TASK DESCRIPTION |
List every line in the rows below that contains the word "hedge", copying each such line in full. Case counts, so only an exact match of uppercase and lowercase letters qualifies.

DATA FOR THE TASK |
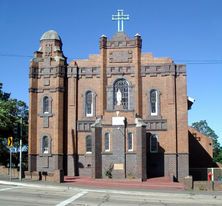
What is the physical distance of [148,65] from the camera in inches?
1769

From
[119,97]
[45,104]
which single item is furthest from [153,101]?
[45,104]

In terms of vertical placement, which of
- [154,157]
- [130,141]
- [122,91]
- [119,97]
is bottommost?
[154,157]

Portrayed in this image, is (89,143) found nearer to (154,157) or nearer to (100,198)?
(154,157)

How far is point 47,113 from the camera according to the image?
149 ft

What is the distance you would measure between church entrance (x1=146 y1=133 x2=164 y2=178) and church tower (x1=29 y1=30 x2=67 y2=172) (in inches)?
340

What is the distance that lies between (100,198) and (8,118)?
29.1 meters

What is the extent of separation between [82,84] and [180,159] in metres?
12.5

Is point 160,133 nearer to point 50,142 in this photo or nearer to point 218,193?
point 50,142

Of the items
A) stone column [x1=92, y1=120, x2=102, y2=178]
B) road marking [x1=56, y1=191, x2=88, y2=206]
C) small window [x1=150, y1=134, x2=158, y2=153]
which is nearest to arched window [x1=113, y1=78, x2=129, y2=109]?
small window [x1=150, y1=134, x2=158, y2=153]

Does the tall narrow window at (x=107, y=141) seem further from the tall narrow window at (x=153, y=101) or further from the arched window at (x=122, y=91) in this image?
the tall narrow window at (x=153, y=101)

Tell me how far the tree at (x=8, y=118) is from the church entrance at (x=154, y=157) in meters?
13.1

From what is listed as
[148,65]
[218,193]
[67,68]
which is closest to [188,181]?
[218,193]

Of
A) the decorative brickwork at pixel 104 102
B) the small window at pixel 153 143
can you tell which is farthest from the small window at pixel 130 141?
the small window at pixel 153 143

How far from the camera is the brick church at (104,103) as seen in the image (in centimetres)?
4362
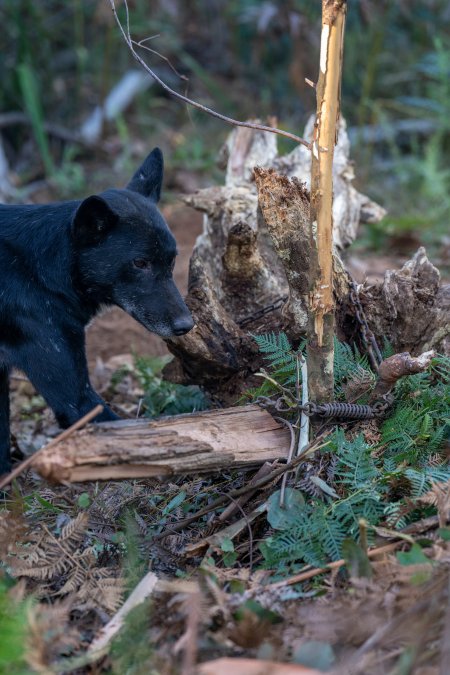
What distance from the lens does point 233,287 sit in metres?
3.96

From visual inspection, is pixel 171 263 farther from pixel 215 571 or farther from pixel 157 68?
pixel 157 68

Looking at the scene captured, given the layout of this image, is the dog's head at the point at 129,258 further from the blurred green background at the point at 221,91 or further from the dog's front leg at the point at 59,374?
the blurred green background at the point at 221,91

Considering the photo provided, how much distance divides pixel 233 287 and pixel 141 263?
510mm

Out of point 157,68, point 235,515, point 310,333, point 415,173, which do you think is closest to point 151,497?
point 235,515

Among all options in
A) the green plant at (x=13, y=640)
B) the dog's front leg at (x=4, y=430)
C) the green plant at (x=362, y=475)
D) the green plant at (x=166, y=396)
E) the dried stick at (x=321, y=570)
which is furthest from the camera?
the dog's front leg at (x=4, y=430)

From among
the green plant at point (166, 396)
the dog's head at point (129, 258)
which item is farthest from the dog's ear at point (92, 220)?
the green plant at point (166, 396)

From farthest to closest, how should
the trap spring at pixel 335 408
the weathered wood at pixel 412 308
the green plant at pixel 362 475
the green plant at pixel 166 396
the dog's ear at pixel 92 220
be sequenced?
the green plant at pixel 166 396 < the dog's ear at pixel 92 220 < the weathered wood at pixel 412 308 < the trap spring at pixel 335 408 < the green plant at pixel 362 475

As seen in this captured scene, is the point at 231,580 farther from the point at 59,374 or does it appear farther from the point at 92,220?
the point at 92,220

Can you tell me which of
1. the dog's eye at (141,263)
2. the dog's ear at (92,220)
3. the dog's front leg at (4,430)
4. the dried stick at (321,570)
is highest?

* * *

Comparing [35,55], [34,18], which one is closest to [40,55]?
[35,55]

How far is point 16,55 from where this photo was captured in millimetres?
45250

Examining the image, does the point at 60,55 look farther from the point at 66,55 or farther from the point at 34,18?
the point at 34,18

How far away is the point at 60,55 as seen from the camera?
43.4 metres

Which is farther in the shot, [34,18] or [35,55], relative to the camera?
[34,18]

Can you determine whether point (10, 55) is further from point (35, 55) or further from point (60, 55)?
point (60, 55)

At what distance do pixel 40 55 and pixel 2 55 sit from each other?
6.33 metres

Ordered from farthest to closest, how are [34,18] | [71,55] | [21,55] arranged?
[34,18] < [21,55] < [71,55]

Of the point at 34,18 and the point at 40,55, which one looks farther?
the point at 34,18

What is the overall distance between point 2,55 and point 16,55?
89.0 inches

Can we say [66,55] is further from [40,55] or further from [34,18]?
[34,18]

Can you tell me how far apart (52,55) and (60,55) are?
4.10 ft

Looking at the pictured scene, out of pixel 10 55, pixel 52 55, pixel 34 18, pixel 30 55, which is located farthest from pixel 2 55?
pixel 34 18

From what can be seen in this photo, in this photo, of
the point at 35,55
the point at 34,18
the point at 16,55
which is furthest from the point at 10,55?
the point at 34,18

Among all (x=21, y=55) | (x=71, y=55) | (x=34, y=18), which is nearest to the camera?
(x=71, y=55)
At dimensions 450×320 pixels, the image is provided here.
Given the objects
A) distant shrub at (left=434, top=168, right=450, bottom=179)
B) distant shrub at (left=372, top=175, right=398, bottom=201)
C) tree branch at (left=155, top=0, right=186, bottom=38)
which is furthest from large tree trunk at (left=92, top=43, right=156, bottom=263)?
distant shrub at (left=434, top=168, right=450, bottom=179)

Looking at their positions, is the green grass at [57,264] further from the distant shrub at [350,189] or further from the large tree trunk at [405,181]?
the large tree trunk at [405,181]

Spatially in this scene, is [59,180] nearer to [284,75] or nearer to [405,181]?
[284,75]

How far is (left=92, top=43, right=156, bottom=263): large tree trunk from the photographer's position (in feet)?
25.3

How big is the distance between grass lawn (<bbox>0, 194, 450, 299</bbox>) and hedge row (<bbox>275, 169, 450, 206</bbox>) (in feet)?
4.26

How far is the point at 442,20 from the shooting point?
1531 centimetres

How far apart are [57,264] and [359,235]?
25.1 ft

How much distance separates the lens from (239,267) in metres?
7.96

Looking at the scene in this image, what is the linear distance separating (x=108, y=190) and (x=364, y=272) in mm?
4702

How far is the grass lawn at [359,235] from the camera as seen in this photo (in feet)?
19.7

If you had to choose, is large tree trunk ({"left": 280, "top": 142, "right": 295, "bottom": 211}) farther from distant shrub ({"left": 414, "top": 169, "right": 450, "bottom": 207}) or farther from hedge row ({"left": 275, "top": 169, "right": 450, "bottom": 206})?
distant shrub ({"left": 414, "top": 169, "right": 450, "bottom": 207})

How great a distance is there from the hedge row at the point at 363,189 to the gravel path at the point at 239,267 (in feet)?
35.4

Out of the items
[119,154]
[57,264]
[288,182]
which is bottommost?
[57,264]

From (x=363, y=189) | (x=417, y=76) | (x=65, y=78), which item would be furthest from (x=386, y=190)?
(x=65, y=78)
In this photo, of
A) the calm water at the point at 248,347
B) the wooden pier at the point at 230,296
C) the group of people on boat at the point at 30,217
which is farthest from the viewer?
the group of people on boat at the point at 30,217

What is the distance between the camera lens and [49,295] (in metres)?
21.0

THE ANSWER |
How big is the distance between grass lawn (<bbox>0, 194, 450, 299</bbox>) and hedge row (<bbox>275, 169, 450, 206</bbox>) (in feet)?
If you had to choose, is large tree trunk ({"left": 280, "top": 142, "right": 295, "bottom": 211}) farther from distant shrub ({"left": 414, "top": 169, "right": 450, "bottom": 207}) or farther from hedge row ({"left": 275, "top": 169, "right": 450, "bottom": 206})?
How great a distance is there from the hedge row at the point at 363,189 to the gravel path at the point at 239,267 (in feet)?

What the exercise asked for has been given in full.